Accounting Identities and the Fallacy of Equilibrium States

I avoid economic analysis because the subject is too complicated and far away from a true science although when I was in graduate school I found it fascinating. More fascinating to me was the fact that most economists tried to describe highly complex, stochastic dynamic systems with aggregate equilibrium conditions. There are several blogs nowadays that attempt to provide complete descriptions of the economy via the limited use and scope of equilibrium conditions while failing to understand that what is important in economics is not the equilibrium itself but at what level it is achieved. Here is an example:

In this post, Jerry Khachoyan, a young and very bright undergraduate student at UCLA, provides a video that explains the three sector balances and how they must add to zero. But the issue here is not that they must add to zero but at what level of interest and exchange rates they add to zero. The fact that they add to zero cannot provide an indication of the state of the economy. There are many other factors that affect the level at which the equilibrium is achieved and this is more important than the three sector balances.

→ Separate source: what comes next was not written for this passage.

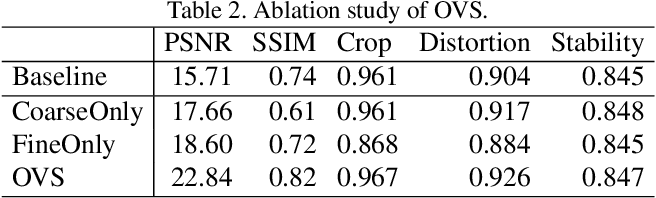 Figure 4 for Out-of-boundary View Synthesis Towards Full-Frame Video Stabilization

The point is not for the government to stop spending but for it to stop spending a lot and for a long time. Because what you do not see in the aggregate picture is the stress on the economy from excessive government spending. Let me offer an example of another type of aggregate analysis: There is a box in equilibrium on a flat surface and there are two forces acting on it on the opposite sides so that they cancel. This is fine and we know when forces cancel out there is no motion. This is simple statics like in the video. But there is the dynamic aspect to this story: no material is unbreakable like no economy is unbreakable. If you increase the magnitude of the forces on the box you will create levels of stress that cannot be maintained and it will eventually break and its pieces will move all over the place. The same will happen to an economy if the government keeps on spending to maintain a large public sector and a high level of private sector savings. For example, at some point interest rates will have to rise because of a loss of rating (debt downgrade).  This will happen when investors think the stress on the economy is just too high, like when the forces on the box increase at levels beyond structural tolerance. When this happens, the equilibrium condition displayed on the video vanishes and the economy goes into an inflationary and chaotic mode where the static condition holds at each and every moment in time but the level of interest rate is so high that future economic activity is in a virtual stop and business and consumers begin to spend their savings to buy time and survive. While this is happening, the three sector balances always add to zero at every moment but on a different level.  This will be true for America but also for Zimbabwe.  Equilibrium conditions alone never tell you anything about the possibility of chaotic modes getting excited in the face of small perturbations from this static condition. This is why a period of running surpluses for the government decreases the probability of the chaotic modes getting excited. This must take place when there are signals that the situation is getting unstable, like the recent debt downgrade.

From the perspective of mathematics, the equation in the video in Jerry’s post is a linearized equilibrium solution of a tremendously complex non-linear dynamical set of equations with many hidden chaotic modes that affect and get affected by many other modes.  And like in the example of the box on which there are two forces acting on it on its opposite sides, the forces will always cancel even just before total destruction is about to happen.

Thus, I suggest to all those monetary realists to start considering the dynamic aspects of things. The equations may not be as simple as the three sector balances adding to zero but are certainly more exciting and I will offer a hint here: surprisingly enough, the backwards Euler method can often uncover many hidden modes not seen when considering the steady-state equilibrium condition. They will be amazed with the level of reality about economic conditions they will discover when they abandon the static view and move into the realms of dynamics, which is what reality is.